— start of Input rows —
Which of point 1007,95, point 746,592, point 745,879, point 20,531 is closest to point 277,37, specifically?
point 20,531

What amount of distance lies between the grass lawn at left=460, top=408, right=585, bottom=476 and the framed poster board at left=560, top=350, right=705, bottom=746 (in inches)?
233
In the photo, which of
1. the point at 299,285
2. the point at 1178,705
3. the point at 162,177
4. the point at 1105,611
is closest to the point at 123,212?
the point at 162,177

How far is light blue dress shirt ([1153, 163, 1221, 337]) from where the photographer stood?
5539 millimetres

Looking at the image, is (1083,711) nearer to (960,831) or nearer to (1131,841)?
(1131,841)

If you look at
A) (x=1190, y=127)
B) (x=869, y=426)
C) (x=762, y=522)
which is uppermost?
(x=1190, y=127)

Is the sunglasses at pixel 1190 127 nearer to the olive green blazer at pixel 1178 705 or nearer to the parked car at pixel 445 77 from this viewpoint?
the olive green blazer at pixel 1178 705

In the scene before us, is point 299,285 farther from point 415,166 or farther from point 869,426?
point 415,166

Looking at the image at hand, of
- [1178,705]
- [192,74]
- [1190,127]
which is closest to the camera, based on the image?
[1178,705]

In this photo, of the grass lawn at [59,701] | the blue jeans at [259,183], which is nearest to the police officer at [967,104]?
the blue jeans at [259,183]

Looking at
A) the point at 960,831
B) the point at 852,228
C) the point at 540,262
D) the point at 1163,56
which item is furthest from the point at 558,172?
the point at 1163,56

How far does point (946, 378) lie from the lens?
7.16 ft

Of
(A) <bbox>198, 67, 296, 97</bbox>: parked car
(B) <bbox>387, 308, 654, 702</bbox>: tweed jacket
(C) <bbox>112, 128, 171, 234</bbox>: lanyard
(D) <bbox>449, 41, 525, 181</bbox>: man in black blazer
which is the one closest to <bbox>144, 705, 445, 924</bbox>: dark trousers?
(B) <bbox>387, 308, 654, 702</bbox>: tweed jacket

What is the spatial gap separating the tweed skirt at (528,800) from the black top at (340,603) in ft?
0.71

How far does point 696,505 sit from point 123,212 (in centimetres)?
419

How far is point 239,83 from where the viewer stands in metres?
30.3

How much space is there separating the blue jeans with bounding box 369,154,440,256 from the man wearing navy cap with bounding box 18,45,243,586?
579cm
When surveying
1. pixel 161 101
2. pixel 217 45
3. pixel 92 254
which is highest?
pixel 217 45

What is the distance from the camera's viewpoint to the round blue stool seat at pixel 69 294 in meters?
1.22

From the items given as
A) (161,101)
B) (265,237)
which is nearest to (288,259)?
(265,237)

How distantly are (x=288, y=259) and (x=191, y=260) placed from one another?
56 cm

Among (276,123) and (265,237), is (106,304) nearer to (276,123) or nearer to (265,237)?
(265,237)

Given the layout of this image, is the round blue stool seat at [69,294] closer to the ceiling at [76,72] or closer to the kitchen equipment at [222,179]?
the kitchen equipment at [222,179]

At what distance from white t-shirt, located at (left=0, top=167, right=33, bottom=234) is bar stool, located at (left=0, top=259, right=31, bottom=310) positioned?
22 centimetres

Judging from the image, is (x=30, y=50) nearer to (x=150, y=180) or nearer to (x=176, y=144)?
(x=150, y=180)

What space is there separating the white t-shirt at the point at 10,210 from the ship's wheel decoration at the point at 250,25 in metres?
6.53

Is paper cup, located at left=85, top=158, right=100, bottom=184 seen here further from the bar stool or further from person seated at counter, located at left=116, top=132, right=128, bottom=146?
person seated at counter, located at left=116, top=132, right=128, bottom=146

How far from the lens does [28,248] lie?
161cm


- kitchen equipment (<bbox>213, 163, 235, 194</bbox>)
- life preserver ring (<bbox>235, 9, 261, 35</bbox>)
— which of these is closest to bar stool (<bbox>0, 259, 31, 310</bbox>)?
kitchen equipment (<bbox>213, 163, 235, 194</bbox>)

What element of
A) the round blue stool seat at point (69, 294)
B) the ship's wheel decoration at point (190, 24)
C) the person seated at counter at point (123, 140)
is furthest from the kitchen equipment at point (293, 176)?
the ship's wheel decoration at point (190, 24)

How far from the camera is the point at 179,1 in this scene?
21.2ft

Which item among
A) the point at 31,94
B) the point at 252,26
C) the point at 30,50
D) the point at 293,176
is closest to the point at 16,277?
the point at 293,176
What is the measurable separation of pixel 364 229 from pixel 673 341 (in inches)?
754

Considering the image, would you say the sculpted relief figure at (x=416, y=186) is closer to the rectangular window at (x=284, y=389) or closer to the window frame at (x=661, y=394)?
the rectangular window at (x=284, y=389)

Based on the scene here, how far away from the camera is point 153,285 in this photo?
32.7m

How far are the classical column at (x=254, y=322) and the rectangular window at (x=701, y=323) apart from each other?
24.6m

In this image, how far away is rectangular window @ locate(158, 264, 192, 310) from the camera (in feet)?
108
— end of Input rows —
- [Objective]: Lay out every line of the rows above as a numbered list, omitting the blank lines.

- [Exercise solution]:
1. Which of point 1007,95, point 746,592, point 745,879, point 20,531 is closest to point 277,37, specifically?
2. point 20,531
3. What amount of distance lies between the grass lawn at left=460, top=408, right=585, bottom=476 and the framed poster board at left=560, top=350, right=705, bottom=746 (in inches)?
4. 233
5. In the photo, which of
6. 1. the point at 299,285
7. 2. the point at 1178,705
8. 3. the point at 162,177
9. 4. the point at 1105,611
10. is closest to the point at 123,212?
11. the point at 162,177
12. How far is light blue dress shirt ([1153, 163, 1221, 337]) from where the photographer stood?
13. 5539 millimetres
14. Looking at the image, is (1083,711) nearer to (960,831) or nearer to (1131,841)?
15. (1131,841)
16. If you look at
17. A) (x=1190, y=127)
18. B) (x=869, y=426)
19. C) (x=762, y=522)
20. which is uppermost?
21. (x=1190, y=127)
22. Is the sunglasses at pixel 1190 127 nearer to the olive green blazer at pixel 1178 705 or nearer to the parked car at pixel 445 77 from this viewpoint?
23. the olive green blazer at pixel 1178 705
24. In the scene before us, is point 299,285 farther from point 415,166 or farther from point 869,426?
25. point 415,166
26. Looking at the image at hand, of
27. - [1178,705]
28. - [192,74]
29. - [1190,127]
30. which is closest to the camera, based on the image?
31. [1178,705]
32. In this photo, of the grass lawn at [59,701] | the blue jeans at [259,183], which is nearest to the police officer at [967,104]?
33. the blue jeans at [259,183]
34. Looking at
35. A) the point at 960,831
36. B) the point at 852,228
37. C) the point at 540,262
38. D) the point at 1163,56
39. which item is furthest from the point at 558,172?
40. the point at 1163,56
41. How far does point (946, 378) lie from the lens?
42. 7.16 ft
43. Of
44. (A) <bbox>198, 67, 296, 97</bbox>: parked car
45. (B) <bbox>387, 308, 654, 702</bbox>: tweed jacket
46. (C) <bbox>112, 128, 171, 234</bbox>: lanyard
47. (D) <bbox>449, 41, 525, 181</bbox>: man in black blazer
48. which is the one closest to <bbox>144, 705, 445, 924</bbox>: dark trousers?
49. (B) <bbox>387, 308, 654, 702</bbox>: tweed jacket
50. What is the spatial gap separating the tweed skirt at (528,800) from the black top at (340,603) in ft?
51. 0.71
52. How far does point 696,505 sit from point 123,212 (in centimetres)?
53. 419
54. How far is point 239,83 from where the viewer stands in metres?
55. 30.3
56. How much space is there separating the blue jeans with bounding box 369,154,440,256 from the man wearing navy cap with bounding box 18,45,243,586?
57. 579cm
58. When surveying
59. 1. pixel 161 101
60. 2. pixel 217 45
61. 3. pixel 92 254
62. which is highest?
63. pixel 217 45
64. What is the distance from the camera's viewpoint to the round blue stool seat at pixel 69 294 in meters?
65. 1.22
66. From the items given as
67. A) (161,101)
68. B) (265,237)
69. which is nearest to (288,259)?
70. (265,237)
71. How distantly are (x=288, y=259) and (x=191, y=260) placed from one another?
72. 56 cm
73. Among (276,123) and (265,237), is (106,304) nearer to (276,123) or nearer to (265,237)?
74. (265,237)
75. Given the layout of this image, is the round blue stool seat at [69,294] closer to the ceiling at [76,72] or closer to the kitchen equipment at [222,179]?
76. the kitchen equipment at [222,179]
77. At what distance from white t-shirt, located at (left=0, top=167, right=33, bottom=234) is bar stool, located at (left=0, top=259, right=31, bottom=310) positioned?
78. 22 centimetres
79. Judging from the image, is (x=30, y=50) nearer to (x=150, y=180) or nearer to (x=176, y=144)?
80. (x=150, y=180)
81. What space is there separating the white t-shirt at the point at 10,210 from the ship's wheel decoration at the point at 250,25 in metres?
82. 6.53
83. Is paper cup, located at left=85, top=158, right=100, bottom=184 seen here further from the bar stool or further from person seated at counter, located at left=116, top=132, right=128, bottom=146?
84. person seated at counter, located at left=116, top=132, right=128, bottom=146
85. How far from the lens does [28,248] lie?
86. 161cm
87. - kitchen equipment (<bbox>213, 163, 235, 194</bbox>)
88. - life preserver ring (<bbox>235, 9, 261, 35</bbox>)
89. — which of these is closest to bar stool (<bbox>0, 259, 31, 310</bbox>)?
90. kitchen equipment (<bbox>213, 163, 235, 194</bbox>)
91. What element of
92. A) the round blue stool seat at point (69, 294)
93. B) the ship's wheel decoration at point (190, 24)
94. C) the person seated at counter at point (123, 140)
95. is furthest from the kitchen equipment at point (293, 176)?
96. the ship's wheel decoration at point (190, 24)
97. How far from the camera is the point at 179,1 in this scene?
98. 21.2ft
99. Which item among
100. A) the point at 31,94
101. B) the point at 252,26
102. C) the point at 30,50
103. D) the point at 293,176
104. is closest to the point at 16,277?
105. the point at 293,176
106. What is the measurable separation of pixel 364 229 from pixel 673 341 (in inches)?
107. 754
108. Considering the image, would you say the sculpted relief figure at (x=416, y=186) is closer to the rectangular window at (x=284, y=389) or closer to the window frame at (x=661, y=394)?
109. the rectangular window at (x=284, y=389)
110. Based on the scene here, how far away from the camera is point 153,285 in this photo?
111. 32.7m
112. How far are the classical column at (x=254, y=322) and the rectangular window at (x=701, y=323) apart from each other?
113. 24.6m
114. In this image, how far away is rectangular window @ locate(158, 264, 192, 310) from the camera (in feet)?
115. 108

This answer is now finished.